▶ _TEXTE RETENU_
--- --- ---

Elle commente un texte de Pierre-Corneille Blessebois représentant les aventures érotiques de Céladon et ses comparses.  L’intention facétieuse du texte n’empêche pas l’effraction traumatique pour le lecteur. Comme le suggère Michèle Rosellini, « le lecteur est laissé seul, sans accompagnement empathique de l’auteur, devant cette évidence du nouage d’Éros et de Thanatos que la scène brutale de l’avortement lui a révélé. Car la dérision ne fonctionne pas pour lui comme un adoucissement, mais comme une forme d’abandon ». Michèle Rosellini dénoue pour nous ces nouages traumatiques et suggère finalement que ce texte révèle « la capacité de la littérature – fût-ce la plus éloignée de nous dans le temps – à mettre au jour le noyau traumatique de l’expérience sexuelle humaine, et, de l’autre, la puissance de ses modes de transmission – ce qui n’a rien d’étonnant puisqu’ils mobilisent les ressources du langage. »

H. M.-K. et T. P.

--- --- ---

▶ _EXTRAIT DES DONNÉES_
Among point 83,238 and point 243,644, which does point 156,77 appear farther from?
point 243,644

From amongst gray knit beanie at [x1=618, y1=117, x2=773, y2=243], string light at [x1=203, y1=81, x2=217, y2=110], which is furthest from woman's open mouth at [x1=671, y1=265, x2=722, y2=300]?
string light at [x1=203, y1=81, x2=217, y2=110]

--- --- ---

▶ _ÉNONCÉ_
Répondez à ces questions d'après le texte retenu :
1. Quel auteur a écrit le texte que commente Michèle Rosellini ?
2. Quelles aventures ce texte représente-t-il ?
3. D'après Michèle Rosellini, comment la dérision fonctionne-t-elle pour le lecteur ?
Les données n'interviennent pas ici.

▶ _RÉPONSE ATTENDUE_
1. Pierre-Corneille Blessebois.
2. Les aventures érotiques de Céladon et de ses comparses.
3. Non comme un adoucissement, mais comme une forme d'abandon.